Copy the records below word for word, from the line containing "Looking at the image, does" through the end of the records.

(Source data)
----
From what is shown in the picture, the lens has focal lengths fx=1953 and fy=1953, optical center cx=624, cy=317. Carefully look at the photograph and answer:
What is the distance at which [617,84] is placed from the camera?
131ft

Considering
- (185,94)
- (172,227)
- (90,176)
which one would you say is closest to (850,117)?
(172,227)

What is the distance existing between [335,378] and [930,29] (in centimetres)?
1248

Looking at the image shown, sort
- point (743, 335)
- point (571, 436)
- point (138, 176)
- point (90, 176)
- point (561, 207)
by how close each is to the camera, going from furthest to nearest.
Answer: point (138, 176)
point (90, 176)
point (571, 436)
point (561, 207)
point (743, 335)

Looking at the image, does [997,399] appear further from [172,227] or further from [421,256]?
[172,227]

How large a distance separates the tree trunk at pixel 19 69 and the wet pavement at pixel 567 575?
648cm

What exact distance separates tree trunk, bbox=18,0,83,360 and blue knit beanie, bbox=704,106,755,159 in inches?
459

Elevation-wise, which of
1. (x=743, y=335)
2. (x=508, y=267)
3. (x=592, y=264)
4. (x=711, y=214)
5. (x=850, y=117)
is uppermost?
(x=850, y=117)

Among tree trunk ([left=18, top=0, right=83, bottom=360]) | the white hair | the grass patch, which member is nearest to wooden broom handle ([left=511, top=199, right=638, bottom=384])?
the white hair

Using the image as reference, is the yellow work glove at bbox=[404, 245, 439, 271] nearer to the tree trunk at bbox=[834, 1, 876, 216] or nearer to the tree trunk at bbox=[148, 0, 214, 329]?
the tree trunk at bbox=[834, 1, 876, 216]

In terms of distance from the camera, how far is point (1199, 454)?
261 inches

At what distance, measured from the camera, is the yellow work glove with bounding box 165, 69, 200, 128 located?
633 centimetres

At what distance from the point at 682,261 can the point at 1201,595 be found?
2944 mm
----
Result of this task>
Looking at the image, does [997,399] appear further from [172,227] or further from [421,256]?
[172,227]

How large a distance separates the tree trunk at pixel 19 69 and the wet pavement at pixel 567 575?
648cm

What exact distance separates tree trunk, bbox=18,0,83,360 and blue knit beanie, bbox=704,106,755,159 in inches?
459

Elevation-wise, which of
1. (x=743, y=335)
2. (x=508, y=267)
3. (x=592, y=264)
4. (x=711, y=214)
5. (x=850, y=117)
is uppermost?
(x=850, y=117)

Among tree trunk ([left=18, top=0, right=83, bottom=360]) | the white hair | the grass patch, which member is nearest to wooden broom handle ([left=511, top=199, right=638, bottom=384])?
the white hair

Using the image as reference, is the yellow work glove at bbox=[404, 245, 439, 271] nearer to the tree trunk at bbox=[834, 1, 876, 216] or nearer to the tree trunk at bbox=[148, 0, 214, 329]?
the tree trunk at bbox=[834, 1, 876, 216]

In terms of distance from the camera, how far is point (1199, 454)?
261 inches

At what distance, measured from the camera, is the yellow work glove with bounding box 165, 69, 200, 128 located?
633 centimetres

At what distance from the point at 682,261 can the point at 1201,595 be found?
2944 mm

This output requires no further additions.